= Dál Birn =

Tribal epithet for the descendants of the second king of Osraige

Dál Birn ("portion" of Birn) is a tribal epithet found in Irish sources which refers to the descendants of Loegaire Birn Buadach, the hereditary ruling lineage of the kingdom of Osraige in Ireland.

==Lineage==
This illustrious lineage produced Osraige's native kings and lords- all claimed to be commonly descended on the paternal line from the second-century king Loegaire Birn Buadach (Loegaire Birn "the Victorious"), son of Óengus Osrithe and gave rise to a number of related individuals and later, clans which remained intact and identifiable into the modern era. Yet, the controversial scholar, T. F. O'Rahilly, considered Loegaire Bern Buadach, the mythical ancestor Dál Birn, was the 'same personage as the Loegaire Buadach of the Ulidian tradition' and, therefore, were not Laigin. The term Dál Birn was in use long before the advent of surnames in Ireland, yet because of long-standing oral and written traditions in Ireland, it continued to be used as a mark of hereditary distinction in sources composed through the twelfth century after the common advent of surnames.

For a two-hundred year period beginning the late fifth century, the native Dál Birn kings were temporarily displaced by an allied Corcu Loígde dynasty which ruled Osraige until finally being overthrown. A number of the Corcu Loígde kings are recorded as being periodically slain by the native inhabitants of Osraige until the re-establishment of the Dál Birn. Dál Birn descendants remained in control of parts of Osraige, even after the Norman Invasion of Ireland, with the continuation of the Mac Giolla Phádraig lordship in Upper Ossory, and O'Brennan control of Idough.
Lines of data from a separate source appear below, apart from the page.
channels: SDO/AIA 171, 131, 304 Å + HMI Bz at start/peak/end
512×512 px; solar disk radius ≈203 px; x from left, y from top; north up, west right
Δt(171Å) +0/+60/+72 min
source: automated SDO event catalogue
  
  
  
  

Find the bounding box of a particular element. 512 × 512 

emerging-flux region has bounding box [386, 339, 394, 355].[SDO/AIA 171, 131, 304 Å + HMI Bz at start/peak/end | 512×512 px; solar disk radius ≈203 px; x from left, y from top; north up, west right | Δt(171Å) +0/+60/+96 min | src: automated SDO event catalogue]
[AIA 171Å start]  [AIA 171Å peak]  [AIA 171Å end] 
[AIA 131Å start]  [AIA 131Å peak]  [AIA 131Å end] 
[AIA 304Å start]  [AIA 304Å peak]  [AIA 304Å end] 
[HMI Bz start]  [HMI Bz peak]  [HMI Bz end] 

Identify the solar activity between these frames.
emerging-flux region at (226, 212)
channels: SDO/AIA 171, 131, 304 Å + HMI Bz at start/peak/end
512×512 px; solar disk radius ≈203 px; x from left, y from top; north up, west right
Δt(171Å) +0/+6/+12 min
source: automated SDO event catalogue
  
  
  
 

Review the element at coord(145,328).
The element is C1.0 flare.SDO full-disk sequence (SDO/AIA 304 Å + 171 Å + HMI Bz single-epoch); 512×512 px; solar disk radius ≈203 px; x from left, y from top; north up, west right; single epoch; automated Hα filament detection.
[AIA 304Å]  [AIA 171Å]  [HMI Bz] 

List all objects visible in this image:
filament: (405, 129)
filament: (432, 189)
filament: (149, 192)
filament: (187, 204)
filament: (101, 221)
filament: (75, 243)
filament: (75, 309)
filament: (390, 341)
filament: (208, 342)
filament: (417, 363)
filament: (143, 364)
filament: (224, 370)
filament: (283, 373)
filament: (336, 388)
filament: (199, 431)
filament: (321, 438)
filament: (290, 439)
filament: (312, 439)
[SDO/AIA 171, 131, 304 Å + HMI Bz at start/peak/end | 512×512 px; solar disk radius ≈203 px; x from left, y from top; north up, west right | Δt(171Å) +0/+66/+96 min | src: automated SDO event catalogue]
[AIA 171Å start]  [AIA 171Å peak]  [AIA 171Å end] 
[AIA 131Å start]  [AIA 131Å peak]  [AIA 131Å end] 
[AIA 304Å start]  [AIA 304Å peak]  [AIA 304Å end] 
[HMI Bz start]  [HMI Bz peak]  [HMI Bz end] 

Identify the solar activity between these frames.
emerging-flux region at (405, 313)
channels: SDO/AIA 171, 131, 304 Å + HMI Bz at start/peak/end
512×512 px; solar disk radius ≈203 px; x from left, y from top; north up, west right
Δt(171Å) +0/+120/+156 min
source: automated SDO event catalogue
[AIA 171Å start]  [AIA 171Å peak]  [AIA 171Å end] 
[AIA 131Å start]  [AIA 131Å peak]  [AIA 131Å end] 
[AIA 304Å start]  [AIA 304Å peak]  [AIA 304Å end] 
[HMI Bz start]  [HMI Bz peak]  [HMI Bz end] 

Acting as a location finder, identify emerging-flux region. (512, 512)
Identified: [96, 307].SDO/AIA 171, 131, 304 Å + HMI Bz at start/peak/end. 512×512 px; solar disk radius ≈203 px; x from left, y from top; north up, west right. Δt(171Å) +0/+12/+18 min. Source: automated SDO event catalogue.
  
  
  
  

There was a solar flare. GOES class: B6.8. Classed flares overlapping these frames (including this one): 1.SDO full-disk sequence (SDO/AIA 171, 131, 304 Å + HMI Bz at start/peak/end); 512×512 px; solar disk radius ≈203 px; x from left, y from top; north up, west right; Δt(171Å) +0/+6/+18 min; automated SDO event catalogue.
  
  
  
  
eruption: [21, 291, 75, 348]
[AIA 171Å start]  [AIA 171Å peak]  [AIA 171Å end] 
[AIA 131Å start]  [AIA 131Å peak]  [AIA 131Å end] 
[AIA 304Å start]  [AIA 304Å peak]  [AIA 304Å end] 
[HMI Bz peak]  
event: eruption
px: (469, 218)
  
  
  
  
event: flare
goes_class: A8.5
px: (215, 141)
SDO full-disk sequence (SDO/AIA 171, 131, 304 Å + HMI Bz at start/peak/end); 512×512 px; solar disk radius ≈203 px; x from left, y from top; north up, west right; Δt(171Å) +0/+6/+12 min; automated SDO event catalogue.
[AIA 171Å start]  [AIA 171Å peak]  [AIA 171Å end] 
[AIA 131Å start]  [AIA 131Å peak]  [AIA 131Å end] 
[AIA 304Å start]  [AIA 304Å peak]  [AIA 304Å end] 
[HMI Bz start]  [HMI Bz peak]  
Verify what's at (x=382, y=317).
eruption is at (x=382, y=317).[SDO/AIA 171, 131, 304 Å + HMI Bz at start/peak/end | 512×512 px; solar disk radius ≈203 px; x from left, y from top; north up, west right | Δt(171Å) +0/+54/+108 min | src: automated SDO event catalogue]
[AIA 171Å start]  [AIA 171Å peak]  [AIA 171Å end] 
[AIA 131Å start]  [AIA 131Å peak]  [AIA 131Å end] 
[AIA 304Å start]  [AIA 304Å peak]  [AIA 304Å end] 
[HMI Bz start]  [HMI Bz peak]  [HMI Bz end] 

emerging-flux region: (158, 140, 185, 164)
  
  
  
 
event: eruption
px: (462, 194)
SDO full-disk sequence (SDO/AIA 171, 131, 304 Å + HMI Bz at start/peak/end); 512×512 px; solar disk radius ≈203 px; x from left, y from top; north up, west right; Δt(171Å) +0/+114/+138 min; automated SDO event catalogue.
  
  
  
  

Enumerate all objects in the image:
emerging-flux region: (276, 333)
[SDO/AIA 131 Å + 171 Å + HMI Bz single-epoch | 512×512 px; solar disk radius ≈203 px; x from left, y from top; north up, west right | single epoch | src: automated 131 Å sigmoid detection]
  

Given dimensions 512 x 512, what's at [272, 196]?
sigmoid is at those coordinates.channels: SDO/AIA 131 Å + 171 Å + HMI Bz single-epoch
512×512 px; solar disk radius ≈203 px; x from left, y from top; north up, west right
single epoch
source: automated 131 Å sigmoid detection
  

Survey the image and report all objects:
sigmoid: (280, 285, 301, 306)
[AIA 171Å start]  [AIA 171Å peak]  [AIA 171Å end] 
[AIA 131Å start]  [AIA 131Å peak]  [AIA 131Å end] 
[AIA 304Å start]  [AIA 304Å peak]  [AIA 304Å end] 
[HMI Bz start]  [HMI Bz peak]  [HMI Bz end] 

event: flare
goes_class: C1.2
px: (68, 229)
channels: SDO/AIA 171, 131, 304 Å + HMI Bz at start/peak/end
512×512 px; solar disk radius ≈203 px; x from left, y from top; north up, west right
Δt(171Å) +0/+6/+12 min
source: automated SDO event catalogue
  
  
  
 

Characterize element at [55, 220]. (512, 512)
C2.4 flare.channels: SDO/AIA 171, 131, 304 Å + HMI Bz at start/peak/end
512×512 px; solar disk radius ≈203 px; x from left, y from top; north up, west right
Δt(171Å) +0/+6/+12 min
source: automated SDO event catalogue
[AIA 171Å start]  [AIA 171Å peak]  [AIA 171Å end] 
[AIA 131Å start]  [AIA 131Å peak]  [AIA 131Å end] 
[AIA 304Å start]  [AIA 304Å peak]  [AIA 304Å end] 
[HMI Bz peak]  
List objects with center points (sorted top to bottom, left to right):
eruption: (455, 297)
This senior Dál Birn lineage historically remained the most visible and in possession of an original portion of Osraige until the death of Bernard FitzPatrick, 2nd Baron Castletown, in 1937.

==Sources==
The term or its equivalent is found in a number of early and high medieval Irish sources, including Codex Salmanticensis and Codex Kilkenniensis in the vitae of St. Ciarán of Saighir; the Félire Óengusso, and in Bodleian Library, MS Rawlinson B 502.

==Dál Birn descendants==

===Lineages===
In addition to all the native Ossorian kings (not counting the Corcu Loígde), a number of other notable family names descend from Dál Birn:
- Mac Giolla Phádraig of Osraige, which in the mid-sixteenth century Normanized their surname to Fitzpatrick. From these spring the Barons and Earls of Upper Ossory, Gowran, and Castletown.
- Ua Braonáin (or Ó Braonáin) of Idough, descended from Braonáin, a younger son of Cerball mac Dúnlainge, Anglicized to O'Brennan.